En 961, la guerre d'Algérie entre dans sa phase finale, après
une vague d'actions armées contre la police parisienne et la FPA
du capitaine Montaner, les négociations, entre les belligérants
reprennent et un cessez-le-feu est instauré ( juin-juillet ). La
reprise des attentats par le FLN relance les actions anti-terroristes,
avec notamment instauration d'un couvre-feu ( 5 octobre ), qui met à
mal le fonctionnement des structures clandestines.
La série d'agressions du printemps et de 1961 a mis la police parisienne
à cran (22 policiers ont été tués depuis le
début année ) : la violence de la répression de la
nuit du 17 octobre 1961, et la commission de certains excès l'attestent.
La fédération de France du FLN connaissait l'état
d'exaspération des forces de l'ordre. En outre, engagée
dans la lutte pour le pouvoir après l'indépendance, , elle
a agi sans l'assentiment du Gouvernement Provisoire de la République
Algérienne et s'appuie sur la population musulmane, qui doit participer
en masse à la lutte révolutionnaire ".
Des études récentes ont mis l'accent sur les dimensions
sociales et politiques du conflit, minimisant la réalité
de la guerre vécue comme telle au quotidien.
Les historiens et universitaires signataires de cet appel posent la question
de la responsabilité du FLN pour les événements survenus
la nuit du 17 octobre 1961.
1 - La manifestation non autorisée s'est déroulée
de nuit, pour braver le couvre-feu, elle fut dirigée sur des points
symboliques de Paris, sachant que le gouvernement français ne saurait
tolérer un acte qui, s'il n'avait pas été empêché,
serait apparu comme une faiblesse aux yeux de l'opinion nationale et internationale.
2 - Des sympathisants du FLN (Elie Kagan) étaient présents
pour couvrir l'événement ; les photographies des violences
policières ont été immédiatement transmises
au GPRA, et rapidement publiées au Caire sous forme d'une brochure
(dont Jean-Luc Einaudi a repris la structure) qui a été
présentée à l'ONU
3 - Il y a eu des actes de provocation des membres du service d'ordre
au pont de Neuilly ( JP Brunet ). Les femmes
et les enfants ont été placés en tête des cortèges
: il n'y eut aucune victime parmi eux ( Jean- Paul Brunet a prouvé
que Fatima Bedar, présentée comme victime de la répression
policière, s'était suicidée ).
4 - Les éléments ci-dessus peuvent laisser à penser
que la direction de la Fédération de France du FLN a délibérément
choisi la stratégie de la provocation, dans un contexte de logique
de lutte d'influence au sein du FLN. Mobiliser ainsi plus de 22.000 personnes
de nuit, dans un contexte de violence, de conflit et d'exaspération
policière en souligne la responsabilité.

◆ ◆ ◆ ◆ ◆ ◆ ◆

**Travail à faire:**
[1] Combien de lignes des entrées ci-dessous contiennent la chaîne « cricket » ? Donnez uniquement ce nombre.
[2] Pouvez-vous écrire la suite de l'extrait ci-dessus sur la nuit du 17 octobre 1961, en commençant juste après sa dernière phrase ?

◆ ◆ ◆ ◆ ◆ ◆ ◆

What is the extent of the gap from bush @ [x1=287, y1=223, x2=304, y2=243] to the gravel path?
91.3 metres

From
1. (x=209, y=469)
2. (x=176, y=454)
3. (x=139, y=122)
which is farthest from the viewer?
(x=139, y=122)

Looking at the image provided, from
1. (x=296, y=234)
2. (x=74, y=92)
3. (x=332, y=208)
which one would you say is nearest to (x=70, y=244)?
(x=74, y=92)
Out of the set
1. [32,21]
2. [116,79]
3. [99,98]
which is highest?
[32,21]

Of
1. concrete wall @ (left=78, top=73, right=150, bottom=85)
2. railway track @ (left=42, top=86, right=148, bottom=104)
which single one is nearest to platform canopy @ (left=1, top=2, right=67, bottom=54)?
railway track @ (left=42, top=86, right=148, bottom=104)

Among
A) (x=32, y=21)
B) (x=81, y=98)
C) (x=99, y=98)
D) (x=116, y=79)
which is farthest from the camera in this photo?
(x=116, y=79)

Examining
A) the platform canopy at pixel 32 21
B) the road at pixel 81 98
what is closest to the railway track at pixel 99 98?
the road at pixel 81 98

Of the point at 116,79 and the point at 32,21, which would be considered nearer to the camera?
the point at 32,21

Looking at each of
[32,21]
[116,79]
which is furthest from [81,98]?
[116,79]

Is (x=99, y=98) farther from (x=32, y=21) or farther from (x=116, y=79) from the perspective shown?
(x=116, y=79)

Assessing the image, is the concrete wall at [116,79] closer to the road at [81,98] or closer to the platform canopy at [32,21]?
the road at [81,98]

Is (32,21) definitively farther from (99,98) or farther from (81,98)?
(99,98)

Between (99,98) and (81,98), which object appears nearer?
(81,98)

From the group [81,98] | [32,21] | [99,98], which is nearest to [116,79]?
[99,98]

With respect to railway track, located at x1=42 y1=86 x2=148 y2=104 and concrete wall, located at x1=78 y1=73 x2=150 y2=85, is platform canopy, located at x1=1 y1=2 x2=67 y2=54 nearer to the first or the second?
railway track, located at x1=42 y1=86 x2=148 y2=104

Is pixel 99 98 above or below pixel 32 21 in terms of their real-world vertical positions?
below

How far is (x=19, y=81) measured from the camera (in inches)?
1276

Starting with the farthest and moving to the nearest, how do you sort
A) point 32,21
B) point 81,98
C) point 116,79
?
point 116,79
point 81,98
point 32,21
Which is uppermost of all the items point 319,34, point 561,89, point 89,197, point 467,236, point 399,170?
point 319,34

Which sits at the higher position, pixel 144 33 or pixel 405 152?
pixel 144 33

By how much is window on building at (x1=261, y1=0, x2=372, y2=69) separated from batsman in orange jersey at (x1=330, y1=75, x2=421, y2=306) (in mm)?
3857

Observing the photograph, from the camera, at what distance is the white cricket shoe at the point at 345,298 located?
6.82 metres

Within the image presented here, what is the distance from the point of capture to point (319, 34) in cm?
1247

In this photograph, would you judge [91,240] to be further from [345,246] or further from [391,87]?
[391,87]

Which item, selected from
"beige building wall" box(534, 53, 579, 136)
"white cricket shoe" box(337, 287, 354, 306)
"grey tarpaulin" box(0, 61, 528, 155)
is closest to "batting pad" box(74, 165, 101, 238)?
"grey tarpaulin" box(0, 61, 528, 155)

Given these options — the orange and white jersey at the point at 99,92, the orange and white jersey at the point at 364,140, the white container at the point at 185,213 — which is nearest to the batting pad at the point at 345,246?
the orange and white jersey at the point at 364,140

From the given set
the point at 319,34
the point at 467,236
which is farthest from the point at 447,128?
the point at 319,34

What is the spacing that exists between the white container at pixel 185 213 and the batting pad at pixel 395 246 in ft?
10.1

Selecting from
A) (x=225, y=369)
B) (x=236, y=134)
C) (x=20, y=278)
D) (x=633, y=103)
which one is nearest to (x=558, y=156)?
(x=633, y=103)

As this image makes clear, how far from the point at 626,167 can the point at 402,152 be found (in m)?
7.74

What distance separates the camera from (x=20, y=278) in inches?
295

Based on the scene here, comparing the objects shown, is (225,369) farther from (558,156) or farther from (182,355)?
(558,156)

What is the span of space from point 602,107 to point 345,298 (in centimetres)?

◆ ◆ ◆ ◆ ◆ ◆ ◆

**Réponses attendues:**
[1] 2

[2]
Jean-Paul Angelleli docteur en histoire
Jean-Paul Brunet historien universitaire
Gabriel Conesa universitaire
Philippe Conrad universitaire, historien
Gérard Crespo docteur en histoire
Robert Davezac docteur en histoire
Maurice Faivre historien
Gérard Hilaire professeur agrégé d'histoire
Georges Jehel historien universitaire
Alain Lardillier docteur en histoire
Roger Le Doussal historien
Gregor Mathias enseignant docteur en histoire
Jean Monneret docteur en histoire
Danielle Pister-Lopez universitaire, agrégée de lettres
modernes
Jean-Pierre Pister professeur agrégé d'Histoire
Michel Renard historien universitaire
Rémy Valat historien
Roger Vétillard historien
Bernard Zeller historien
Centres de documentation :
Joseph Perez ( CDHA )
Thierry Rolando ( Cercle Algérianiste )
Les promoteurs de la repentance ne désarment pas.
En écho à cette démarche courageuse de ces 22 historiens
et chercheurs, l'anniversaire de cet épisode dramatique est l'occasion
de poursuivre la « dénonciation du massacre des Algériens
» et l'exigence d'une repentance de l'Etat français ».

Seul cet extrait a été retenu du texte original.